**GIVEN PROBLEM:** Every line from the one containing "As seen here" to the final line of the material below must be reproduced exactly; leave out all other lines.

— Begin TASK INPUTS —

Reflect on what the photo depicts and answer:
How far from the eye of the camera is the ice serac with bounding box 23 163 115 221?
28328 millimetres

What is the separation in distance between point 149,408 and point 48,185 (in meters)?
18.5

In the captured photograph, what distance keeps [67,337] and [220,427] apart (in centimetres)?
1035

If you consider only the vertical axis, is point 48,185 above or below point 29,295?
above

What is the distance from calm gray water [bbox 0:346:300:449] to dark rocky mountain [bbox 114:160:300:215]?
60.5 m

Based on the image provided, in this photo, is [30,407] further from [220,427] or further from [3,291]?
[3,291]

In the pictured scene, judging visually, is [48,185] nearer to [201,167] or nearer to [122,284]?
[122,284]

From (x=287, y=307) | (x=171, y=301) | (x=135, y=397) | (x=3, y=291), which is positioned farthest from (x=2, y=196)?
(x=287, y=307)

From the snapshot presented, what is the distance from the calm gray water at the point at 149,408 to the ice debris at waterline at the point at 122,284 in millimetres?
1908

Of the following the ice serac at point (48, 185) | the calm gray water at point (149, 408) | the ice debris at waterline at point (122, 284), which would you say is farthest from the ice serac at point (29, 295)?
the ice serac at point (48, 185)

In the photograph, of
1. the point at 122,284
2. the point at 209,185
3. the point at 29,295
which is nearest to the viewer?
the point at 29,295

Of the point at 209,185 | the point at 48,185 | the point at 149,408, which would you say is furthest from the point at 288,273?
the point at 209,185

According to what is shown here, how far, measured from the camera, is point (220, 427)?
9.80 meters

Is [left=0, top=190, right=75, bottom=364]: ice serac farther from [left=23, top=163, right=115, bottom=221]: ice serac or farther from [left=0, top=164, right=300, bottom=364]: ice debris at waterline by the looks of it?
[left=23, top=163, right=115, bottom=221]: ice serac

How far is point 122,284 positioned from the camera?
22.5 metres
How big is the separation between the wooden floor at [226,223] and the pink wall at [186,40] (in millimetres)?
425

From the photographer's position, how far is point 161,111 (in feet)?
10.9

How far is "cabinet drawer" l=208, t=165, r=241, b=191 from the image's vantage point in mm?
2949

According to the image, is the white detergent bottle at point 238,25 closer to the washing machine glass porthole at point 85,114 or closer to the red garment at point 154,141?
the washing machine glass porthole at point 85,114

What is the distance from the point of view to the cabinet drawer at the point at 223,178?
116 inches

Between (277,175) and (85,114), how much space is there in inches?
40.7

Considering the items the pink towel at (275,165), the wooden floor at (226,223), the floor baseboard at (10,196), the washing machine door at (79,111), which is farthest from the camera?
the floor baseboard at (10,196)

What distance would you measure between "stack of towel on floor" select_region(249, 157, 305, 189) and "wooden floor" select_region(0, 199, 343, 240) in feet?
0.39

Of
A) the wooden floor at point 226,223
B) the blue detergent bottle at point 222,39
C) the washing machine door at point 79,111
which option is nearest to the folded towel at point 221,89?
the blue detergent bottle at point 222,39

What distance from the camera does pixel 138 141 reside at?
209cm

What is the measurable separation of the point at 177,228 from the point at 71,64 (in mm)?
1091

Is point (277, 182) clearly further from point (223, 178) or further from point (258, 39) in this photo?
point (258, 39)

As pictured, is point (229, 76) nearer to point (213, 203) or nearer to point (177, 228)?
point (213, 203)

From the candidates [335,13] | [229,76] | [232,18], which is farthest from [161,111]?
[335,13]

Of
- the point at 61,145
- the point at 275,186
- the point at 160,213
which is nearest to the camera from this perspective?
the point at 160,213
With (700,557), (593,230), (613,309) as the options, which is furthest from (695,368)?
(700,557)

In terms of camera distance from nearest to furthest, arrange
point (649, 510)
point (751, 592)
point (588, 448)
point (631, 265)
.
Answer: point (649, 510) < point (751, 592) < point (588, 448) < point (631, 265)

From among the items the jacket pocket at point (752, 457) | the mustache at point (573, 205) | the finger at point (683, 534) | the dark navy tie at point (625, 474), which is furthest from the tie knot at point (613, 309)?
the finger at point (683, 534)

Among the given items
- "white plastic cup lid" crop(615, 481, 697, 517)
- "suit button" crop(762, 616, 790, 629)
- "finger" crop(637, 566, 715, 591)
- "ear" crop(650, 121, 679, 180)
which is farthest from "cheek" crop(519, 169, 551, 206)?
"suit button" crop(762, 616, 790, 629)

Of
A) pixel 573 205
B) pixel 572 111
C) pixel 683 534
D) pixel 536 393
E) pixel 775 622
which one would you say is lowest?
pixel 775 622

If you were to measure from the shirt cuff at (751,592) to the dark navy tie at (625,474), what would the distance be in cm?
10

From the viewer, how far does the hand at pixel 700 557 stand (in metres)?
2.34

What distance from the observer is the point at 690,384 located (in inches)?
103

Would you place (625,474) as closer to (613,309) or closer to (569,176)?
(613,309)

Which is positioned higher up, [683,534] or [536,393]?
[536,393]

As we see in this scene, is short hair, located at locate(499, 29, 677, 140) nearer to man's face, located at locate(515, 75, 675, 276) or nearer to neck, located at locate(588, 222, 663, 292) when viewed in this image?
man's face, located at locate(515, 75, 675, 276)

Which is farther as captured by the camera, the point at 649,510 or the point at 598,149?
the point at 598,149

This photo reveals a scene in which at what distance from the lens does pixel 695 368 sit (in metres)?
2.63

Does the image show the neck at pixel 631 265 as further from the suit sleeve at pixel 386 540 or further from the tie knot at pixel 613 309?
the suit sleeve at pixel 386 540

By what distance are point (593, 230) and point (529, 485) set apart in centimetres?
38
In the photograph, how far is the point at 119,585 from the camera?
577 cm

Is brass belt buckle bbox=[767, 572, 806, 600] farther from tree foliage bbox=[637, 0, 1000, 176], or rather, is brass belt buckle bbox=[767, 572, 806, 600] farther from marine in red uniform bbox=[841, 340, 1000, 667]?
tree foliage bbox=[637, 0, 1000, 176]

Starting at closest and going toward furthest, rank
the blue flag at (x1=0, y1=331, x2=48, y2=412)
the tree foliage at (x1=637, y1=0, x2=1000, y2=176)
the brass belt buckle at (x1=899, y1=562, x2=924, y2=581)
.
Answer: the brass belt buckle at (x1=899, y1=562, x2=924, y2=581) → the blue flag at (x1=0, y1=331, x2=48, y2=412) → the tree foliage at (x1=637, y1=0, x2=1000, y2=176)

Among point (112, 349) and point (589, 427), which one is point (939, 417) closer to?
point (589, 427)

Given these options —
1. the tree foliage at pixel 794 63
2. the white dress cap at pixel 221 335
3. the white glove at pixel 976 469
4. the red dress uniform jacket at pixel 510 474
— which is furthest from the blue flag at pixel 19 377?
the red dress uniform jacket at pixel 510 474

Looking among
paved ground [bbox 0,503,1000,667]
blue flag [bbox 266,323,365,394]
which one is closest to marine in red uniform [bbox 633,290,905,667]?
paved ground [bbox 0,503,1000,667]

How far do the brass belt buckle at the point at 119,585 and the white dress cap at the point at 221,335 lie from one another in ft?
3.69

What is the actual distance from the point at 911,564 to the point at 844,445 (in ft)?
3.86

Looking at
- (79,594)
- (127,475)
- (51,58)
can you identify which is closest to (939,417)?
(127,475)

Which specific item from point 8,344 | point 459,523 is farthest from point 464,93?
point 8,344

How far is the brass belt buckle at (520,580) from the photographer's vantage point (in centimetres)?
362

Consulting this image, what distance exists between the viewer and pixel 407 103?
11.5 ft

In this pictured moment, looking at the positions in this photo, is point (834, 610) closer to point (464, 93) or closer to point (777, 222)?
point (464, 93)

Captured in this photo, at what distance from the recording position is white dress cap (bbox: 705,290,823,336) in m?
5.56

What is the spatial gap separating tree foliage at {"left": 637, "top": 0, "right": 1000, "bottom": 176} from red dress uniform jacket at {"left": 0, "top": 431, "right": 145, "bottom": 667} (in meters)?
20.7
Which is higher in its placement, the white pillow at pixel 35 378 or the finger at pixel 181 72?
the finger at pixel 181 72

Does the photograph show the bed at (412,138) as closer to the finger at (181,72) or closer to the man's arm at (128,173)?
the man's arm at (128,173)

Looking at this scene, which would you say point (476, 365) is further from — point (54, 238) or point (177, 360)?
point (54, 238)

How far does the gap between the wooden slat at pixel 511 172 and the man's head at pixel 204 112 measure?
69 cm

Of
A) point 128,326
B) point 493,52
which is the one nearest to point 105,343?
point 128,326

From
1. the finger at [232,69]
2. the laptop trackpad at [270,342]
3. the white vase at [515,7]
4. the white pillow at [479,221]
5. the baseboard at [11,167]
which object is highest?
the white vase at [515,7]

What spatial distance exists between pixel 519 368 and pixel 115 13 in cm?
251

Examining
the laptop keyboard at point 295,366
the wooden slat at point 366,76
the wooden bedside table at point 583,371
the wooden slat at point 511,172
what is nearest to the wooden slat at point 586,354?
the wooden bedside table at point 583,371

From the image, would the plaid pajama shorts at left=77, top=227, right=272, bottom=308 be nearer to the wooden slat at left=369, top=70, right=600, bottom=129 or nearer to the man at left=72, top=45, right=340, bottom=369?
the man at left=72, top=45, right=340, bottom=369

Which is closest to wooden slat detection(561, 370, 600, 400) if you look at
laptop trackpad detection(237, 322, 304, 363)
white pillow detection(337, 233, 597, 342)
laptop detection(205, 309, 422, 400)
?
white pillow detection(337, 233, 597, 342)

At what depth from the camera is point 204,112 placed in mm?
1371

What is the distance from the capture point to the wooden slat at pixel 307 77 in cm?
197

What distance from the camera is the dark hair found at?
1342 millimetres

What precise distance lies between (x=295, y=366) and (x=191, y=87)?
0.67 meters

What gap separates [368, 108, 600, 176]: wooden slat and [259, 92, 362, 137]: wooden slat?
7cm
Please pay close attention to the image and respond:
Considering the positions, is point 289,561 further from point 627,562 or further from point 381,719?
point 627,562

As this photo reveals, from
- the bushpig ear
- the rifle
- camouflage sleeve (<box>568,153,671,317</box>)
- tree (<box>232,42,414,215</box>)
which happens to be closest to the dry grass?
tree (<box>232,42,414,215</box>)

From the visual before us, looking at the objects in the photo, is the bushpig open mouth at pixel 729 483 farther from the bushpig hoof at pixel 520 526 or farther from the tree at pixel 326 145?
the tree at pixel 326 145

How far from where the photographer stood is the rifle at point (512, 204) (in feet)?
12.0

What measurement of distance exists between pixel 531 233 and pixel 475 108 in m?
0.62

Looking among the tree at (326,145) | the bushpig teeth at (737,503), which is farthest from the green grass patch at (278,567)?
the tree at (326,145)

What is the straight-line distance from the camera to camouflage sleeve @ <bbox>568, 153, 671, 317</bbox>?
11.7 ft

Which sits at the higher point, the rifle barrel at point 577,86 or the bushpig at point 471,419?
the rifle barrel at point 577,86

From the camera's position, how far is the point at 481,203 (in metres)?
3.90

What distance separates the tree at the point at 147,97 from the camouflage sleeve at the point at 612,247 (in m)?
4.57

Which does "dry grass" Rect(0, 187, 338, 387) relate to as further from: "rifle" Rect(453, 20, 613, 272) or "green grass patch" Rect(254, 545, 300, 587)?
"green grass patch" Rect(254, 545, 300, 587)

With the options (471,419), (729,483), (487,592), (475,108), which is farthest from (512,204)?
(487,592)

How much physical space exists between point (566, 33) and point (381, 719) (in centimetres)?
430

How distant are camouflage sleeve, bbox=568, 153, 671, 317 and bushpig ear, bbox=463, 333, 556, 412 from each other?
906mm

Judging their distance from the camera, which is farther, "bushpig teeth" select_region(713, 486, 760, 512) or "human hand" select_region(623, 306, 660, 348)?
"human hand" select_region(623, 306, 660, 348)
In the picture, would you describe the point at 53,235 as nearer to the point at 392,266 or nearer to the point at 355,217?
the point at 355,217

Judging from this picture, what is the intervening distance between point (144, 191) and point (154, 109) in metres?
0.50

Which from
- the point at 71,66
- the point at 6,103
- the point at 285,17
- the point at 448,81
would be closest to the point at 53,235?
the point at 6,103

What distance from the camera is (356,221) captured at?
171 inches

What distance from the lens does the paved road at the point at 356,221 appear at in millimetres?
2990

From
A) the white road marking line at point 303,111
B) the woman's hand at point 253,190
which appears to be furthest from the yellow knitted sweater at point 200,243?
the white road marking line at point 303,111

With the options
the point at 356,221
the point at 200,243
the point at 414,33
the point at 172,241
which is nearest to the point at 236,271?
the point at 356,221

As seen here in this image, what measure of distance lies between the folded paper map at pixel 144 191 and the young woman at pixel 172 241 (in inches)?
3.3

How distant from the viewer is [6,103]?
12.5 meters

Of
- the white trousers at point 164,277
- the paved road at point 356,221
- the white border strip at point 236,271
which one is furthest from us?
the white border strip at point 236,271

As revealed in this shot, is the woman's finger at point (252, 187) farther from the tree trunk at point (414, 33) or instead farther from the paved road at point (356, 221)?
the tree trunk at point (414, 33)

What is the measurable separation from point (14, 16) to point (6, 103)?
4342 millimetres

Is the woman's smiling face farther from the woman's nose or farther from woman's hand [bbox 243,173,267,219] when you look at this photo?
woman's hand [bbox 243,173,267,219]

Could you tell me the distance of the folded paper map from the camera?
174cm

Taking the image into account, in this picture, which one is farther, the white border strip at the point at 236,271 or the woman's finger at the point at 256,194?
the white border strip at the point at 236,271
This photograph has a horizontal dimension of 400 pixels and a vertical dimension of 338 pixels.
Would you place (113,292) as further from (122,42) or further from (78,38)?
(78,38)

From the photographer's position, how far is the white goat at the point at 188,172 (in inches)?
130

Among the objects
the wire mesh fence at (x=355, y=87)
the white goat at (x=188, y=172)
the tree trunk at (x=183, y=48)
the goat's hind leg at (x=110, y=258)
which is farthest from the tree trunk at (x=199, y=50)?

— End TASK INPUTS —

**SOLUTION TO THIS TASK:**
As seen here in this image, what measure of distance lies between the folded paper map at pixel 144 191 and the young woman at pixel 172 241 (in inches)?
3.3

How distant from the viewer is [6,103]?
12.5 meters

Of
- the white trousers at point 164,277
- the paved road at point 356,221
- the white border strip at point 236,271
which one is furthest from us?
the white border strip at point 236,271

As revealed in this shot, is the woman's finger at point (252, 187) farther from the tree trunk at point (414, 33) or instead farther from the paved road at point (356, 221)?
the tree trunk at point (414, 33)

What is the measurable separation from point (14, 16) to point (6, 103)?
4342 millimetres

Is the woman's smiling face farther from the woman's nose or farther from woman's hand [bbox 243,173,267,219] when you look at this photo?
woman's hand [bbox 243,173,267,219]

Could you tell me the distance of the folded paper map from the camera?
174cm

Taking the image into account, in this picture, which one is farther, the white border strip at the point at 236,271 or the woman's finger at the point at 256,194?
the white border strip at the point at 236,271
This photograph has a horizontal dimension of 400 pixels and a vertical dimension of 338 pixels.
Would you place (113,292) as further from (122,42) or further from (78,38)?
(78,38)

From the photographer's position, how far is the white goat at the point at 188,172 (in inches)?
130

Among the objects
the wire mesh fence at (x=355, y=87)
the white goat at (x=188, y=172)
the tree trunk at (x=183, y=48)
the goat's hind leg at (x=110, y=258)
which is farthest from the tree trunk at (x=199, y=50)?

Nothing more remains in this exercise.